WHAT YOU ARE ASKED TO DO:
Turn everything from the line containing "In terms of" down to the line containing "Answer: (x=1120, y=67)" in the material below, both lines included, into a numbered list with blank lines left out.

LISTING:

** BEGIN **

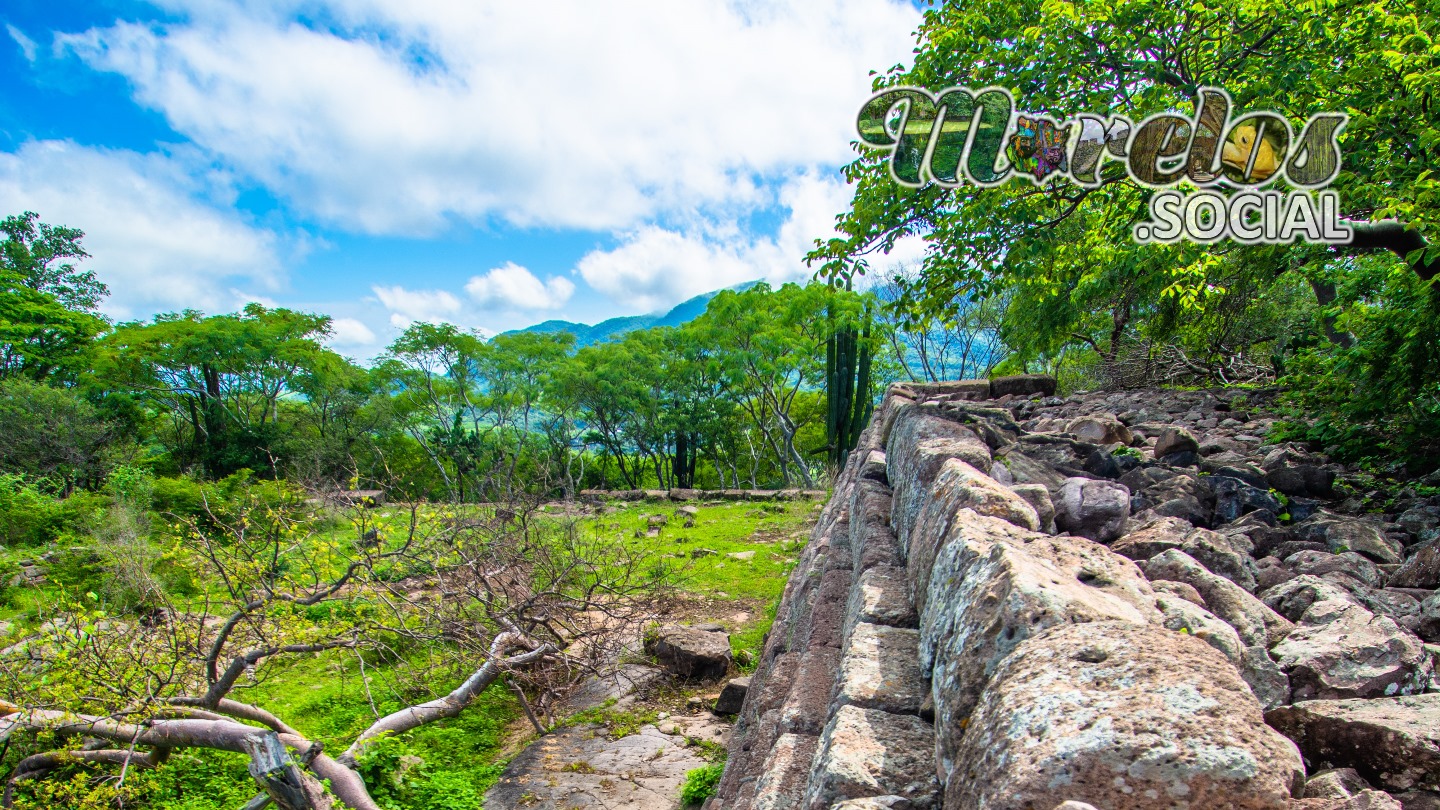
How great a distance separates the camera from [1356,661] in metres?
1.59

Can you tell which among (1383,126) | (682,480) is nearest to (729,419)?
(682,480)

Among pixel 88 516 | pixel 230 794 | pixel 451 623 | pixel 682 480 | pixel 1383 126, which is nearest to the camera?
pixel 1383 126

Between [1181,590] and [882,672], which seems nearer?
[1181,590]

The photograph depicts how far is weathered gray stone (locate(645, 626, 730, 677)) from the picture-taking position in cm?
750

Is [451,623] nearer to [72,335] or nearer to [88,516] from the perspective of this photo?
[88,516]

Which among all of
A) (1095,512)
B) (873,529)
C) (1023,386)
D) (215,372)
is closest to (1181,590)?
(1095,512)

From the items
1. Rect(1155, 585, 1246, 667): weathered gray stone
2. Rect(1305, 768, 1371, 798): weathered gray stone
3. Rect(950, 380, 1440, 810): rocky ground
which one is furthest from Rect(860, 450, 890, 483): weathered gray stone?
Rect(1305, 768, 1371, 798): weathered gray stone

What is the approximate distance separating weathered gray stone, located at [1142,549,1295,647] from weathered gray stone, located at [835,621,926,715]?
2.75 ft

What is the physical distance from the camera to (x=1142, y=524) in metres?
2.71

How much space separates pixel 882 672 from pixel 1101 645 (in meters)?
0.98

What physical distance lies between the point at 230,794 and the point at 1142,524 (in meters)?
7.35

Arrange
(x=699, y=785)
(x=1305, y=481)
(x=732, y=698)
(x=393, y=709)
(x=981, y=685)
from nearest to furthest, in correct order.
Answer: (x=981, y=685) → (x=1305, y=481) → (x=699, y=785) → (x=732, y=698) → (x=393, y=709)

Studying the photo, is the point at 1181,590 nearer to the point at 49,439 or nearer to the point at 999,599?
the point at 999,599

** END **
** BEGIN **

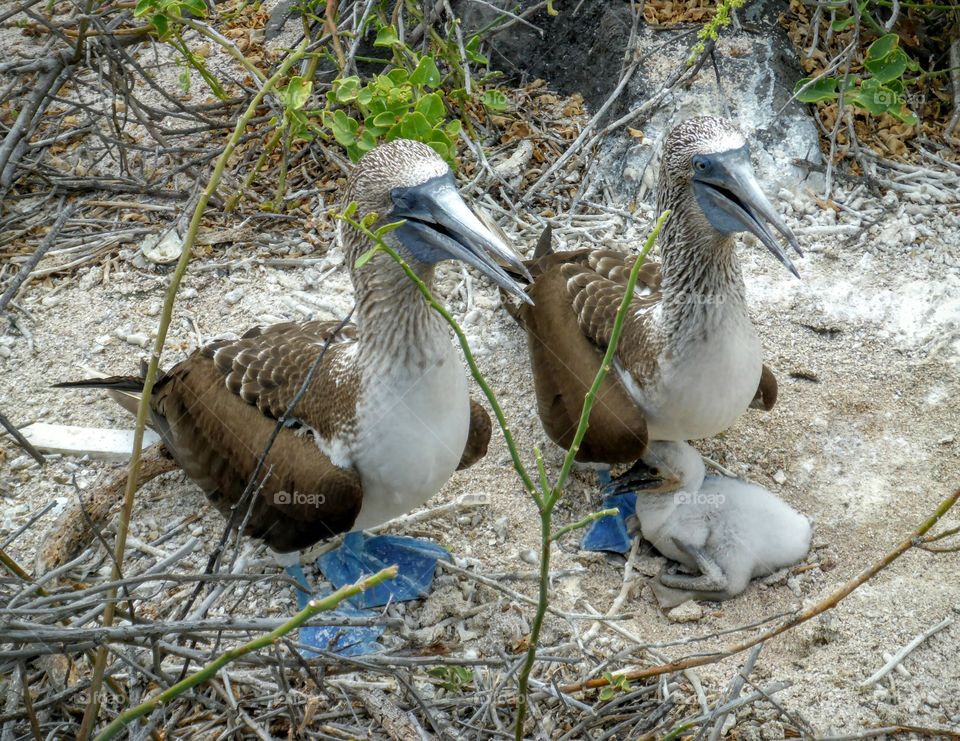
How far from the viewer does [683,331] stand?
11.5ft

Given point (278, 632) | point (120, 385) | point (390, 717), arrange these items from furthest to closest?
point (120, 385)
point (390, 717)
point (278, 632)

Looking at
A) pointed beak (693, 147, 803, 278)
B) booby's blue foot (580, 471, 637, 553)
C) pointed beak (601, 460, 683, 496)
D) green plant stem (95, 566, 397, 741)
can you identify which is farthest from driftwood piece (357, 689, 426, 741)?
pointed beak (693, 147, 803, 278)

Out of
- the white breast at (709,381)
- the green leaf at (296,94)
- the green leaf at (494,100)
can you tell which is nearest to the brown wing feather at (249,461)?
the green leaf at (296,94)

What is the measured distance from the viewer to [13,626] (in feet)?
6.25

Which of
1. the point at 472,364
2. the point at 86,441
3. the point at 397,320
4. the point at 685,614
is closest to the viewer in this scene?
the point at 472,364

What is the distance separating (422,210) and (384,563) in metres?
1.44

** END **
** BEGIN **

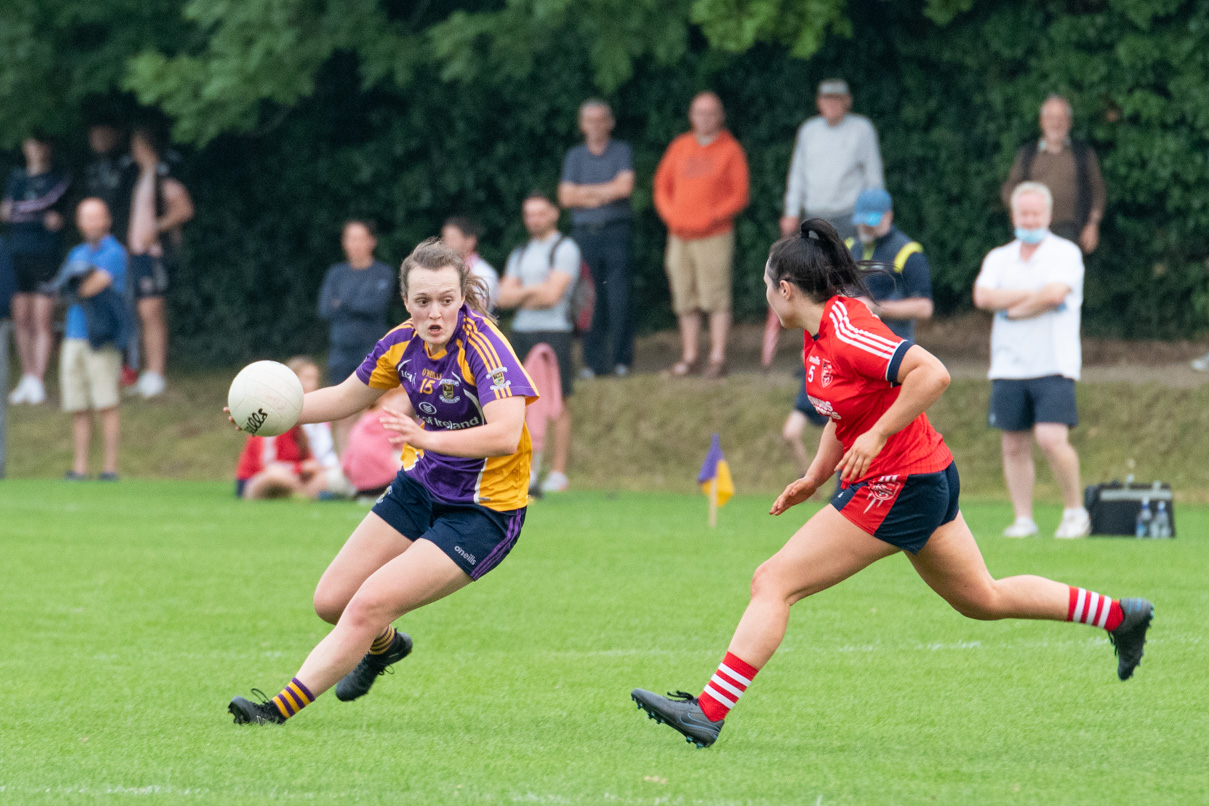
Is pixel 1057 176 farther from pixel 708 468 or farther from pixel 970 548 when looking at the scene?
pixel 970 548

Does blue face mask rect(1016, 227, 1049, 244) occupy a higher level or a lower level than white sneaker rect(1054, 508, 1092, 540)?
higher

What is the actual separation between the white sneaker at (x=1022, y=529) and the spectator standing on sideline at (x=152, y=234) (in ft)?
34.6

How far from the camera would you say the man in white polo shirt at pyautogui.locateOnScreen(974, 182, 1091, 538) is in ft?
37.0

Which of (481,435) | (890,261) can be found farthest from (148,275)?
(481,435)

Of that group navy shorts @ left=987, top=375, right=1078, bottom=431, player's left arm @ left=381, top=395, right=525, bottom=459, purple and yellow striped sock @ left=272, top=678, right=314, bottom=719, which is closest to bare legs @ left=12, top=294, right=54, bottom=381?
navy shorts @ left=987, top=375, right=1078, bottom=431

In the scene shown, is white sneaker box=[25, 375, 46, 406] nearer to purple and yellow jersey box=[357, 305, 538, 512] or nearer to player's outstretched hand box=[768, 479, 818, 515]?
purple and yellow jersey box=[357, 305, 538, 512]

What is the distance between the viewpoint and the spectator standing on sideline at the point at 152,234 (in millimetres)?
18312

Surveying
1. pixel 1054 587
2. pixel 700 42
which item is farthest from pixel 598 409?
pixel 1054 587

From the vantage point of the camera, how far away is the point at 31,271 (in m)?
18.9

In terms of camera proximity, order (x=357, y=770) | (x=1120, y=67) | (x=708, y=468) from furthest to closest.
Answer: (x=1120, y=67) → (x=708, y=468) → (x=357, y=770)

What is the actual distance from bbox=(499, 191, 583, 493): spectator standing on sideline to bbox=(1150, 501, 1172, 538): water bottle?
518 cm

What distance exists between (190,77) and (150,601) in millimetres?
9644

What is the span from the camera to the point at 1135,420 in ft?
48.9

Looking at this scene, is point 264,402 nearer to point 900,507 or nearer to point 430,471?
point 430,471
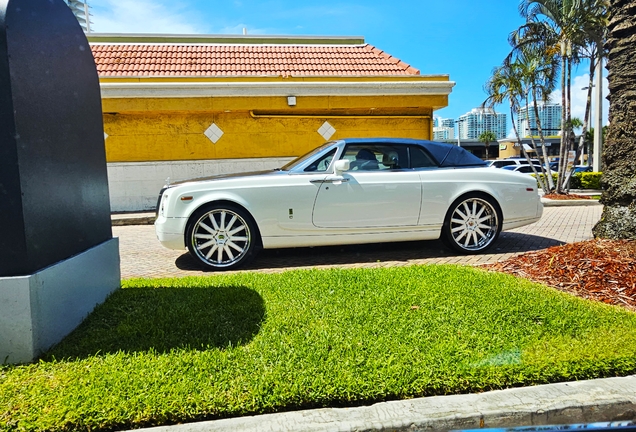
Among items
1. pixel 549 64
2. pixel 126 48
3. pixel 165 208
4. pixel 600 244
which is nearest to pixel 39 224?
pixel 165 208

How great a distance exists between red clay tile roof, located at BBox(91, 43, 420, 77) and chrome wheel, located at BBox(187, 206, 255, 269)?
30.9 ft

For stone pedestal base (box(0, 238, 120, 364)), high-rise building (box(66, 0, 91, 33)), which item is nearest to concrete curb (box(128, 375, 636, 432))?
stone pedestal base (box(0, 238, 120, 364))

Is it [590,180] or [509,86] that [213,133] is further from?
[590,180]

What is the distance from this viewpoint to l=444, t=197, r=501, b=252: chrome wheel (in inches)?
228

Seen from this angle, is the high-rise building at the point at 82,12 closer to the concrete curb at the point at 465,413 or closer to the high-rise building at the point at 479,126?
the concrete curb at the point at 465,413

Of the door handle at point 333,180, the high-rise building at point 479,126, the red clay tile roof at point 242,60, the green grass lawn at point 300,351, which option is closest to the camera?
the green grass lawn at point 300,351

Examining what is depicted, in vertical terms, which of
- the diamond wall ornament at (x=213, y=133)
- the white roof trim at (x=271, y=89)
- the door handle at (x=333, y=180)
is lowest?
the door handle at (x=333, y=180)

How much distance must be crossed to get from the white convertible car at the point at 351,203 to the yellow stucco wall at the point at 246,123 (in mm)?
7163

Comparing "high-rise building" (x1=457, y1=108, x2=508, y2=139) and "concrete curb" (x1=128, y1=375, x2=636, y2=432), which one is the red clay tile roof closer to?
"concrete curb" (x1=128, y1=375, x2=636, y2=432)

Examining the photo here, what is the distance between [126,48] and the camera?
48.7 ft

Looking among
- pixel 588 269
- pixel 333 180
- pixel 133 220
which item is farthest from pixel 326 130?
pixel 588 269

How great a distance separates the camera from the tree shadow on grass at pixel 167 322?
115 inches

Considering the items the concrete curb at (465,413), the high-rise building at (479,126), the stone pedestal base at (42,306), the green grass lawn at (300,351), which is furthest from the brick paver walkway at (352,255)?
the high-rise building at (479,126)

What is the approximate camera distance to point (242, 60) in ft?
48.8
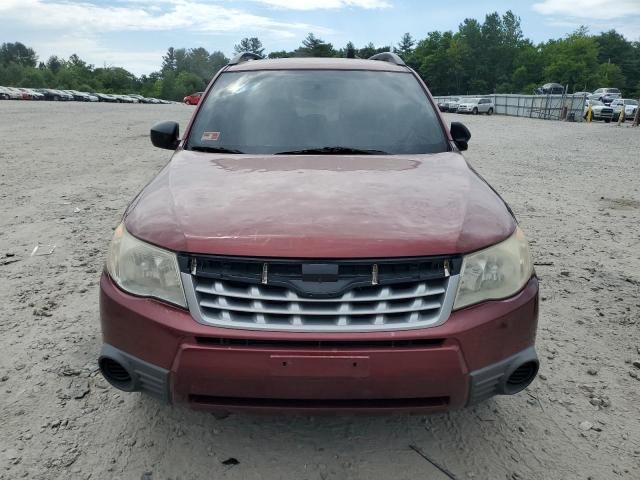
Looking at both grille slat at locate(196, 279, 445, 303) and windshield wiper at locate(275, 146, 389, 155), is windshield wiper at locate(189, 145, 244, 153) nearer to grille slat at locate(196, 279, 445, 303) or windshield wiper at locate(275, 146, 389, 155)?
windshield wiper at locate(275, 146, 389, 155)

** END **

PROBLEM SOLUTION:
1. In terms of camera proximity, order (x=357, y=770) | (x=1120, y=67) | (x=708, y=468) from furthest to closest.
2. Answer: (x=1120, y=67) → (x=708, y=468) → (x=357, y=770)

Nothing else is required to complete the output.